Political interference and claims of racism at South Africa's biggest state-owned companies have left them leaderless, threatening to delay $64 billion in investment and slow the economy's recovery from recession.

State power utility Eskom Holdings Ltd. has lost its chairman and ports and rail company Transnet Ltd. has no permanent CEO amid disputes fueled by allegations of racism.

Eskom plans to spend 385 billion rand ($52 billion) over the next five years to avert a recurrence of power shortages that idled the country's mines for five days last year. Transnet is spending 81 billion rand. Together the plans form the bulk of a government program to pull the economy out of its first recession in 17 years.

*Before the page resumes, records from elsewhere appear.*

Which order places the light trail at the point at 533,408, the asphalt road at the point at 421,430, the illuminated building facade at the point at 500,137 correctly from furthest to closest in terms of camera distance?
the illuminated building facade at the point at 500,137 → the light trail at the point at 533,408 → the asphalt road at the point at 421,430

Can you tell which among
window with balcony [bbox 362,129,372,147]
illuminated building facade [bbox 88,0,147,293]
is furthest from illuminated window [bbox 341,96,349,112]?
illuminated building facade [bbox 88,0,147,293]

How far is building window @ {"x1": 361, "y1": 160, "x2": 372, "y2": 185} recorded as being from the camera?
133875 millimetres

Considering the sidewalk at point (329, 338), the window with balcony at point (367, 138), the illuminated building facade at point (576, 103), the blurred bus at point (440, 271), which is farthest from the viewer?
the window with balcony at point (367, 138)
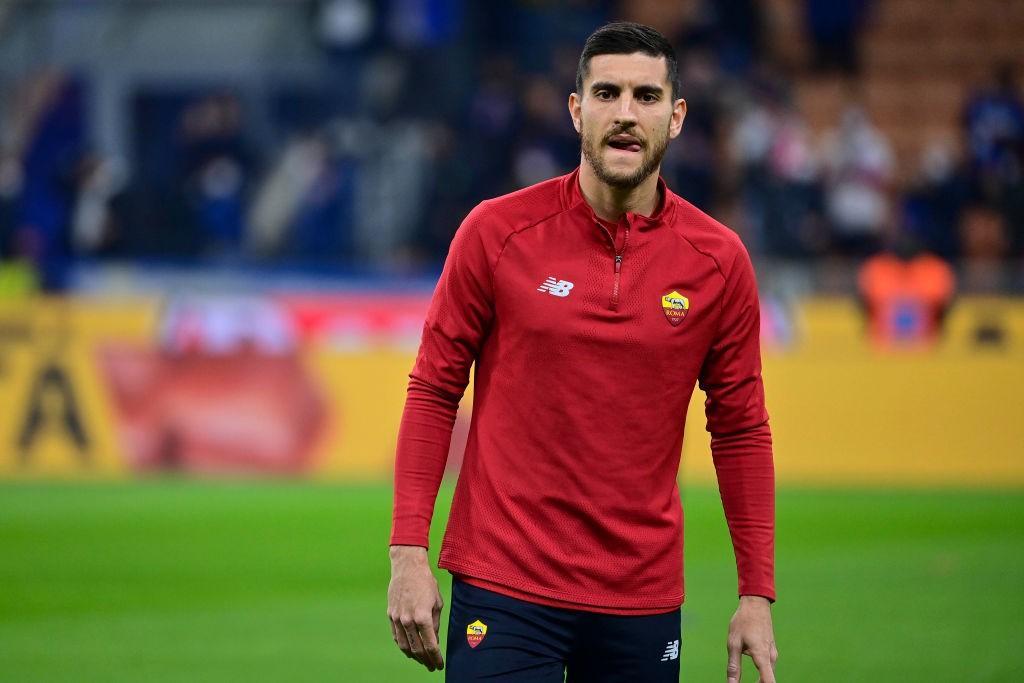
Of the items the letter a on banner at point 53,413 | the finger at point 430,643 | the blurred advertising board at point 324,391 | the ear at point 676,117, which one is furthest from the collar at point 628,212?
the letter a on banner at point 53,413

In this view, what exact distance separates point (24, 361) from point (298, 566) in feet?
20.3

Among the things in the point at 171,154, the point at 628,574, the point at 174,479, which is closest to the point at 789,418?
the point at 174,479

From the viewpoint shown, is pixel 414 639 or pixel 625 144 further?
pixel 625 144

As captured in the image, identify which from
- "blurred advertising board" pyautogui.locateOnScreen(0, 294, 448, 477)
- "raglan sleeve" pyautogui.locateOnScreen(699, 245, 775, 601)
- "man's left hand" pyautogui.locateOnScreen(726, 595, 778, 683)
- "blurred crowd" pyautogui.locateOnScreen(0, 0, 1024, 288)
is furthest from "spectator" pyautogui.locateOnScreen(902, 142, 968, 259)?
"man's left hand" pyautogui.locateOnScreen(726, 595, 778, 683)

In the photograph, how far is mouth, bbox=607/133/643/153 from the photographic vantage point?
358 cm

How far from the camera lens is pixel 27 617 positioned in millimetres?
8906

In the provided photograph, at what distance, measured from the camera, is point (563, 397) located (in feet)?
11.7

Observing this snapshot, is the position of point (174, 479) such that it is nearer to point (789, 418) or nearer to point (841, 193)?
point (789, 418)

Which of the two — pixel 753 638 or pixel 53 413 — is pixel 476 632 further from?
pixel 53 413

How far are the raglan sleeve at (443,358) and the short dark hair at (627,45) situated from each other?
0.42 metres

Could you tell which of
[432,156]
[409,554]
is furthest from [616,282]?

"If Eskom doesn't sort out their problems, the market will punish them by charging them more on their debt," said Malcolm Charles, a portfolio manager at Investec Asset Management in Cape Town. "They are running out of lives."

Bobby Godsell, the 57-year-old white chairman of Eskom, which has 71.5 billion rand of outstanding debt, according to Bloomberg data, resigned after he tried to enforce a verbal offer by the black CEO, Jacob Maroga, 49, to step down. The youth league of the African National Congress and the Black Management Forum, which represents black executives, said he was a racist.

'Baas-Boy'

Godsell had a "baas-boy mentality" toward Maroga, the forum said, using the Afrikaans term for master. The search for a new chairman and CEO may take six months, acting Chairman Mpho Makwana said at a press conference today.

"Powerful individuals are playing politics with the senior positions," said Nic Borain, a Cape Town-based political analyst. "The tension between running an effective state and running a mad feeding frenzy for an aspirant class of people is becoming untenable for the ANC."